Exercise -
Look through the material below and give the number of lines where the string "United" occurs, with nothing added.

Data for this task -
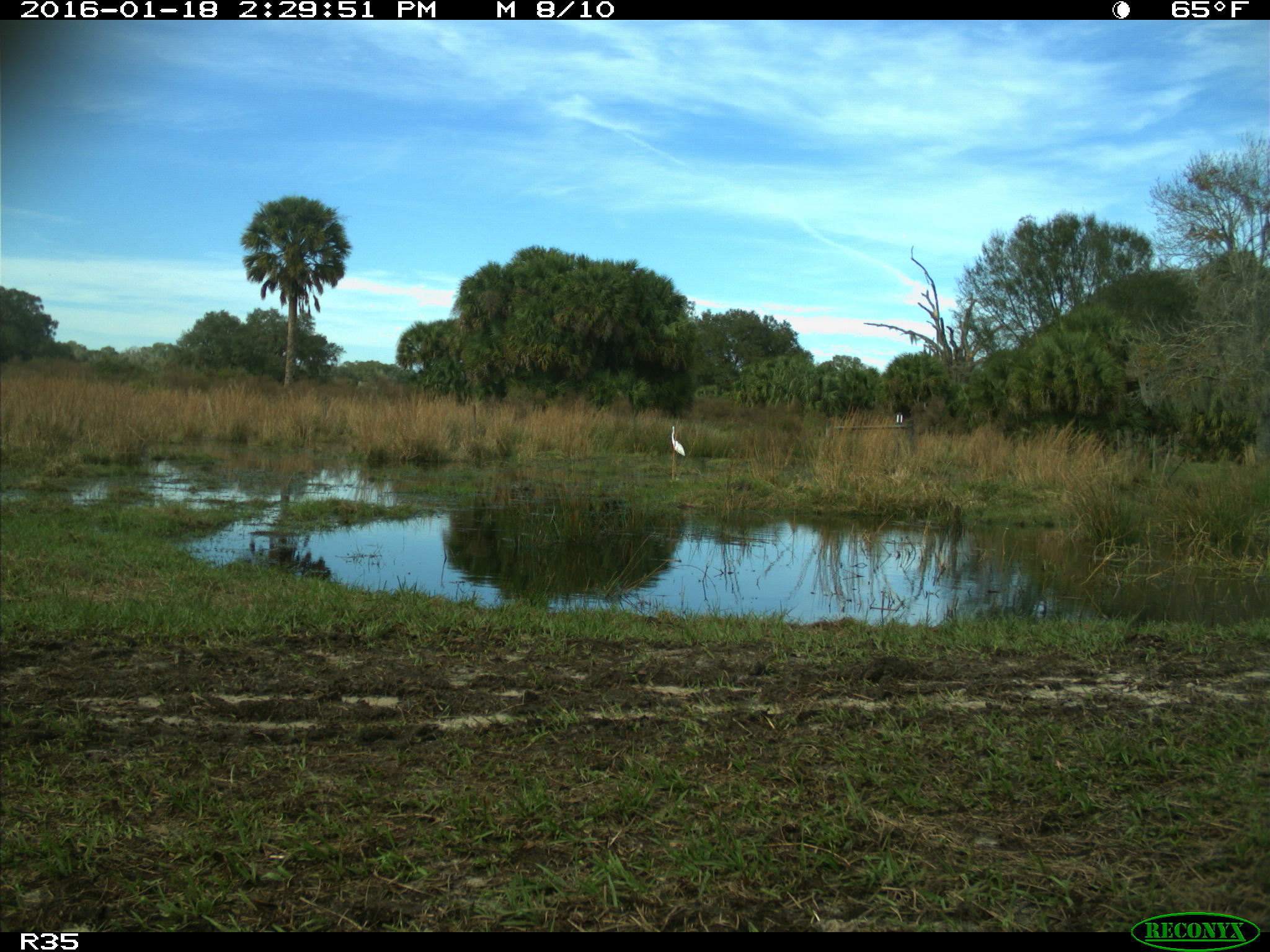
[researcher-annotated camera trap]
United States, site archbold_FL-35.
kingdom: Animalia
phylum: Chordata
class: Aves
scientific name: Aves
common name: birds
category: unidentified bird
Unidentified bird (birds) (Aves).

--

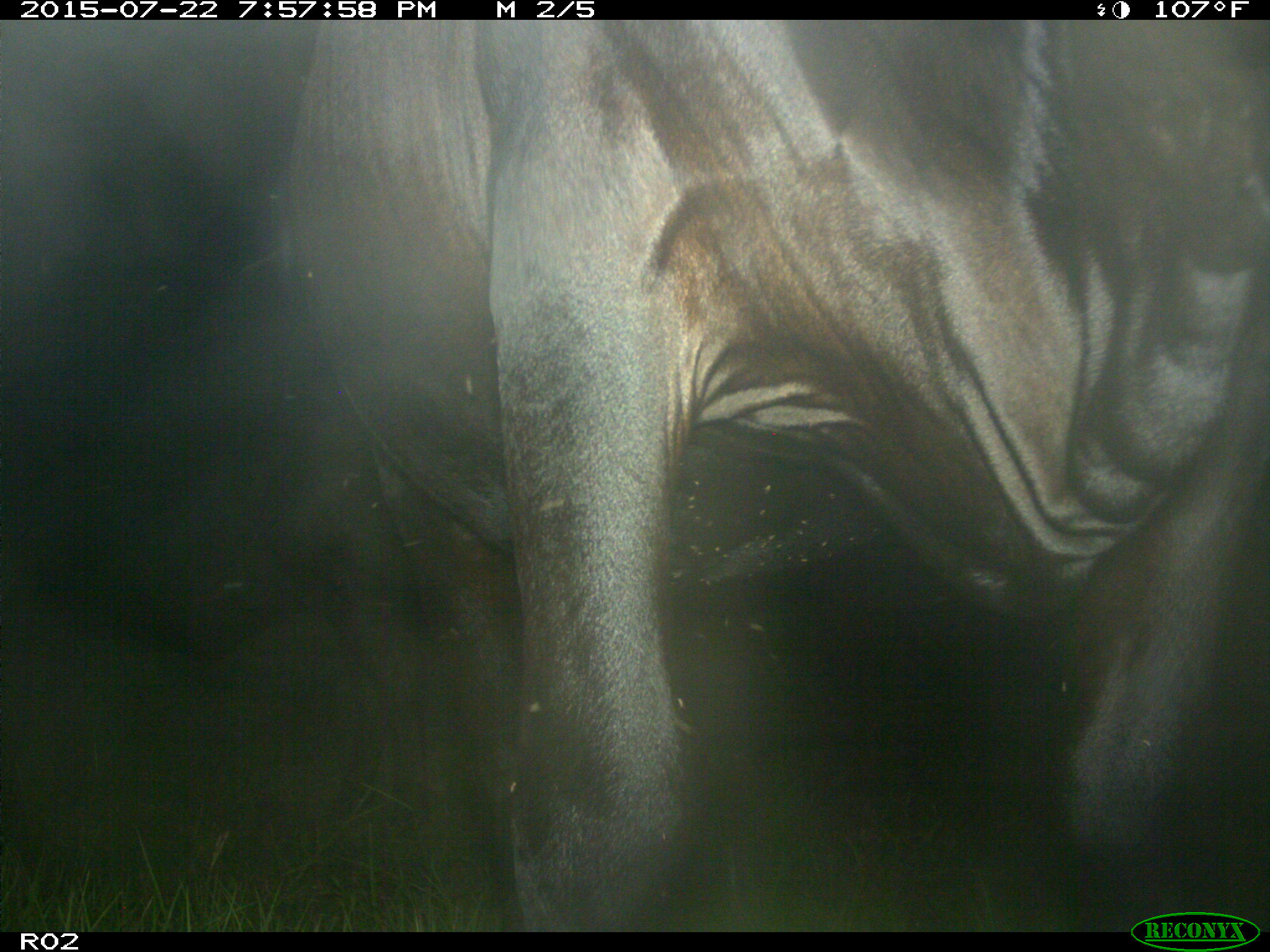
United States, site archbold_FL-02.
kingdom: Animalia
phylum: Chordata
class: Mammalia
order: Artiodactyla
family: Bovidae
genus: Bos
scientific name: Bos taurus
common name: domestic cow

Exercise response -
2